▶ _LISTED RECORDS_:
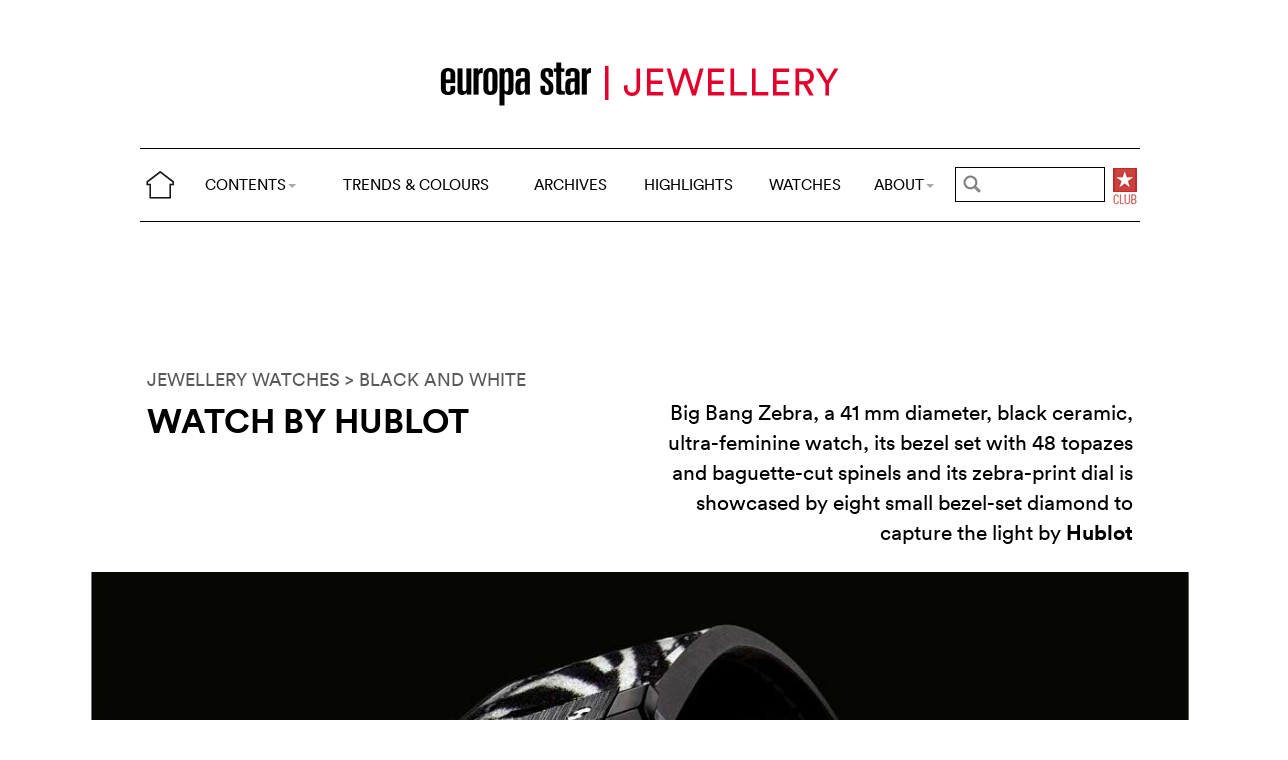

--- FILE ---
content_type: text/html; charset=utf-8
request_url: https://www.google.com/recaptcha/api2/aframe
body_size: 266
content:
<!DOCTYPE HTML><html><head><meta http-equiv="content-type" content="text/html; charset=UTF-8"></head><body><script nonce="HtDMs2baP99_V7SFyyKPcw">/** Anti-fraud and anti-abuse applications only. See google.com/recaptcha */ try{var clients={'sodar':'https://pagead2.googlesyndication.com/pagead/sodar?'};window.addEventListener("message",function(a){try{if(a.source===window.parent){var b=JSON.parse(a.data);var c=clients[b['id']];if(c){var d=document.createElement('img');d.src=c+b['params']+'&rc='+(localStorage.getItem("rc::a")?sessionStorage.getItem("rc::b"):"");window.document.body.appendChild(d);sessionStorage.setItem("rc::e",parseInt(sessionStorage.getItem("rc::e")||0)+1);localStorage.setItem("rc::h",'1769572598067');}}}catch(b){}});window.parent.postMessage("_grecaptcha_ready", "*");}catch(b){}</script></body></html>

--

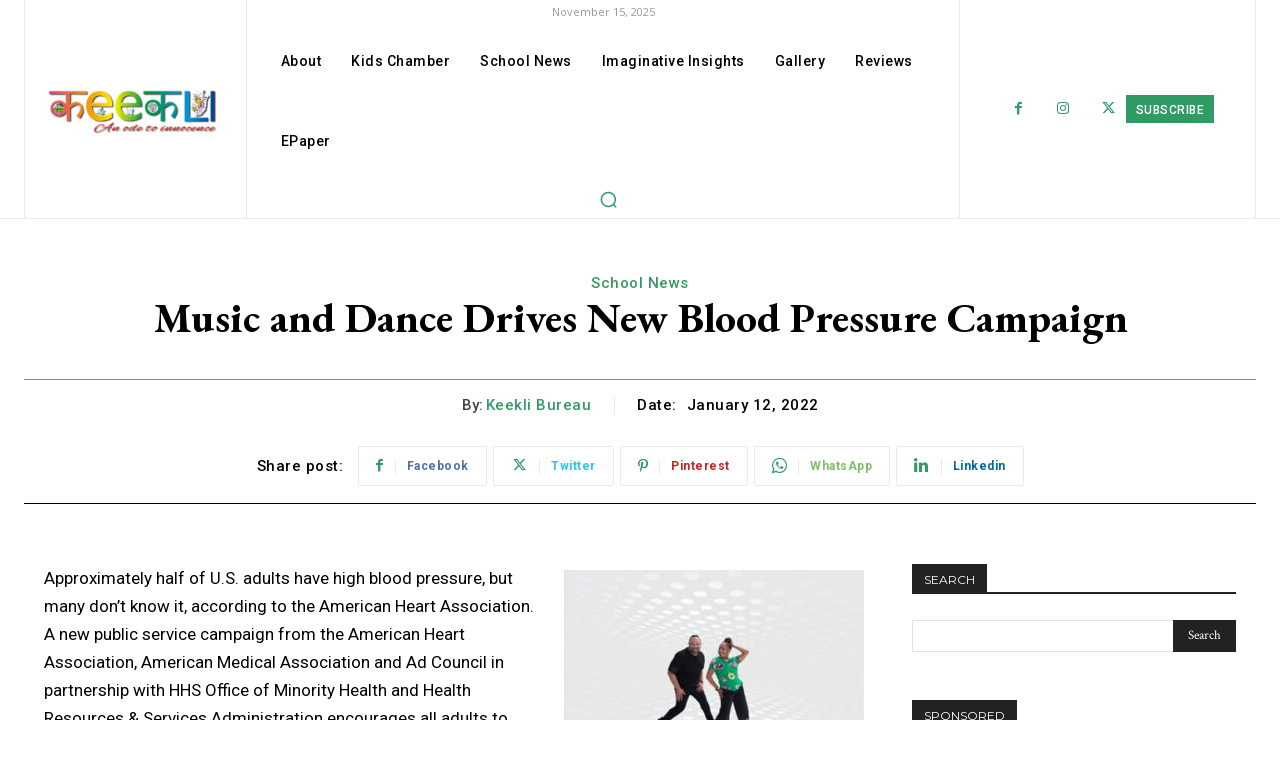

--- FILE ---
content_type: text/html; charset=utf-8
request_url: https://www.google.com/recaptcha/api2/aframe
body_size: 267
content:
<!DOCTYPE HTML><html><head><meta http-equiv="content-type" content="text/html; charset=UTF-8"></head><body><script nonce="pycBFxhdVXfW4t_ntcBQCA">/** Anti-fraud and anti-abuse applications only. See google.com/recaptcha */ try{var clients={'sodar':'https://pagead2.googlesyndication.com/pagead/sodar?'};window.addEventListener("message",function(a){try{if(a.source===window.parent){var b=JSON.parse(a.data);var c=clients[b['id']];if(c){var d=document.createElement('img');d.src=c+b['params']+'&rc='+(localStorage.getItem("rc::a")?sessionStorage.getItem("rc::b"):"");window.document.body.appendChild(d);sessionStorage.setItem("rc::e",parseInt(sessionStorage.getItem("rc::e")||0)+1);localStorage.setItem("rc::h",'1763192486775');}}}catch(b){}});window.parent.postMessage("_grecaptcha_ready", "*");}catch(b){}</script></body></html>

▶ _WHAT THE TASK ASKS_:
Show all lines above containing "abuse".

▶ _EXERCISE RESPONSE_:
<!DOCTYPE HTML><html><head><meta http-equiv="content-type" content="text/html; charset=UTF-8"></head><body><script nonce="HtDMs2baP99_V7SFyyKPcw">/** Anti-fraud and anti-abuse applications only. See google.com/recaptcha */ try{var clients={'sodar':'https://pagead2.googlesyndication.com/pagead/sodar?'};window.addEventListener("message",function(a){try{if(a.source===window.parent){var b=JSON.parse(a.data);var c=clients[b['id']];if(c){var d=document.createElement('img');d.src=c+b['params']+'&rc='+(localStorage.getItem("rc::a")?sessionStorage.getItem("rc::b"):"");window.document.body.appendChild(d);sessionStorage.setItem("rc::e",parseInt(sessionStorage.getItem("rc::e")||0)+1);localStorage.setItem("rc::h",'1769572598067');}}}catch(b){}});window.parent.postMessage("_grecaptcha_ready", "*");}catch(b){}</script></body></html>
<!DOCTYPE HTML><html><head><meta http-equiv="content-type" content="text/html; charset=UTF-8"></head><body><script nonce="pycBFxhdVXfW4t_ntcBQCA">/** Anti-fraud and anti-abuse applications only. See google.com/recaptcha */ try{var clients={'sodar':'https://pagead2.googlesyndication.com/pagead/sodar?'};window.addEventListener("message",function(a){try{if(a.source===window.parent){var b=JSON.parse(a.data);var c=clients[b['id']];if(c){var d=document.createElement('img');d.src=c+b['params']+'&rc='+(localStorage.getItem("rc::a")?sessionStorage.getItem("rc::b"):"");window.document.body.appendChild(d);sessionStorage.setItem("rc::e",parseInt(sessionStorage.getItem("rc::e")||0)+1);localStorage.setItem("rc::h",'1763192486775');}}}catch(b){}});window.parent.postMessage("_grecaptcha_ready", "*");}catch(b){}</script></body></html>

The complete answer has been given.